==== Given passage ====

Book Review: Mr. Penumbra’s 24-Hour Bookstore by Robin Sloan

Mr Penumbra

mr penumbra book cover

Title: Mr. Penumbra’s 24-Hour Bookstore
Author: Robin Sloan
Genre: Literary, Science Fiction
Date of Publication: October 2, 2012
Publisher: Farrar, Straus and Giroux

Unemployed and desperate, Clay Jannon takes a night shift at Mr. Penumbra’s 24-Hour Bookstore.  Mr. Penumbra is odd, there are rarely any customers, and Clay isn’t permitted to read any of the books.  But of course, he doesn’t obey that particular rule, and he quickly discovers that this place is a lot more than just a bookstore…

This book is science fiction for those who don’t like science fiction, and literary fiction for those who aren’t fond of that genre.  I was warned that the book is very odd, but it actually isn’t that peculiar.  The reason why so many people think it’s odd is because it’s has been marketed to the wrong crowds and presented in a misleading way.  Even the cover (at least the cover of my edition) – is plain with yellow books on it.  It does nothing to convey just how eclectic and eccentric its contents really are.  It’s ironic that a book featuring a marketing expert was marketed so poorly.

That said, this book is a whimsical and fun exploration of how books and the “old” are at odds with technology and advancement.  I won’t go into details (spoilers!), but I enjoyed the plot—which at times was slow-moving, but did have some interesting twists and surprises.

==== Material provided ====

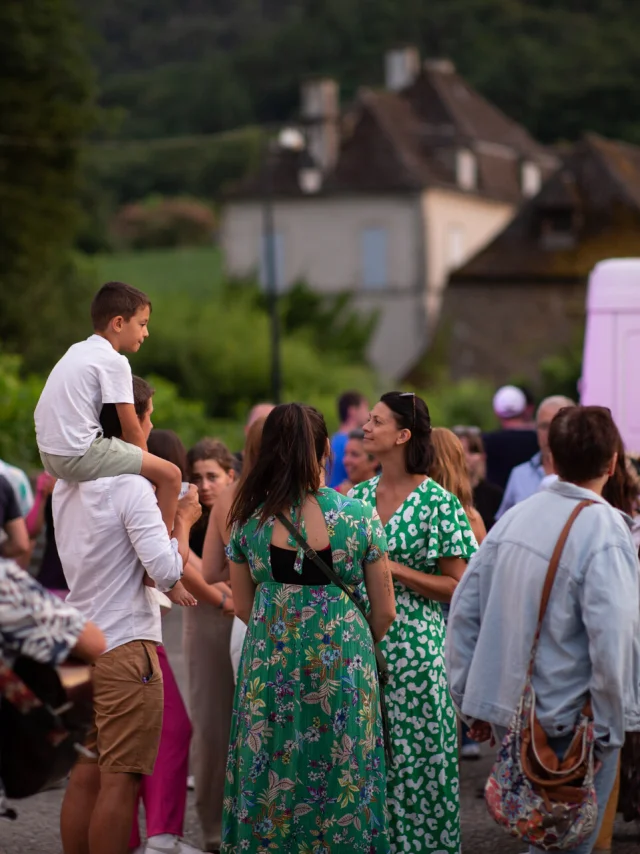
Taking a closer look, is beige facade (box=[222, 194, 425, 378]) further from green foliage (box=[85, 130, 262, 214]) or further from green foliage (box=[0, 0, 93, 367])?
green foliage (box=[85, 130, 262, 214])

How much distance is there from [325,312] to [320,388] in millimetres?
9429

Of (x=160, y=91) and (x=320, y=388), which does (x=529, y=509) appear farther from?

====
==== Material provided ====

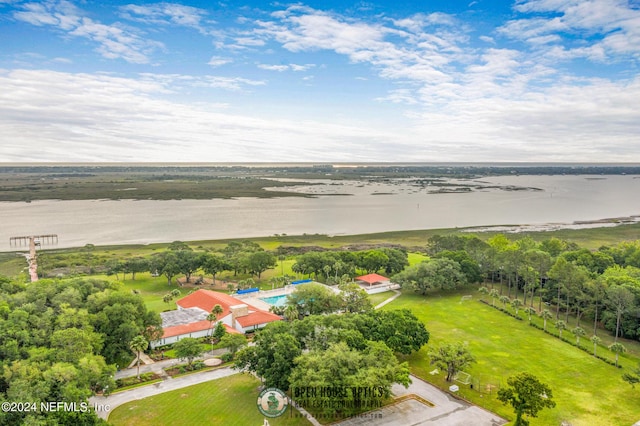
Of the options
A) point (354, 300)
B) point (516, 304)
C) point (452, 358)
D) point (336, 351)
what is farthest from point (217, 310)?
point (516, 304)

====

Tasks for this exercise =
**A.** For each statement, decide whether it agrees with the review of Mr. Penumbra’s 24-Hour Bookstore and answer yes or no, quoting the words from the review that decide it: (i) Clay is allowed to read the books in the store. (ii) The book was published by Farrar, Straus and Giroux. (iii) The reviewer found the plot fast-moving throughout.
**B.** According to the review of Mr. Penumbra’s 24-Hour Bookstore, what job does Clay Jannon take?
**C.** Retype the passage of the review of Mr. Penumbra’s 24-Hour Bookstore starting at "This book is science" and ending at "marketed so poorly.".
Nothing in the records matters for what comes next.

Answers provided =
**A.**
(i) No: "Clay isn’t permitted to read any of the books."
(ii) Yes: "Publisher: Farrar, Straus and Giroux"
(iii) No: "which at times was slow-moving"

**B.** He takes a night shift at Mr. Penumbra’s 24-Hour Bookstore.

**C.**
This book is science fiction for those who don’t like science fiction, and literary fiction for those who aren’t fond of that genre.  I was warned that the book is very odd, but it actually isn’t that peculiar.  The reason why so many people think it’s odd is because it’s has been marketed to the wrong crowds and presented in a misleading way.  Even the cover (at least the cover of my edition) – is plain with yellow books on it.  It does nothing to convey just how eclectic and eccentric its contents really are.  It’s ironic that a book featuring a marketing expert was marketed so poorly.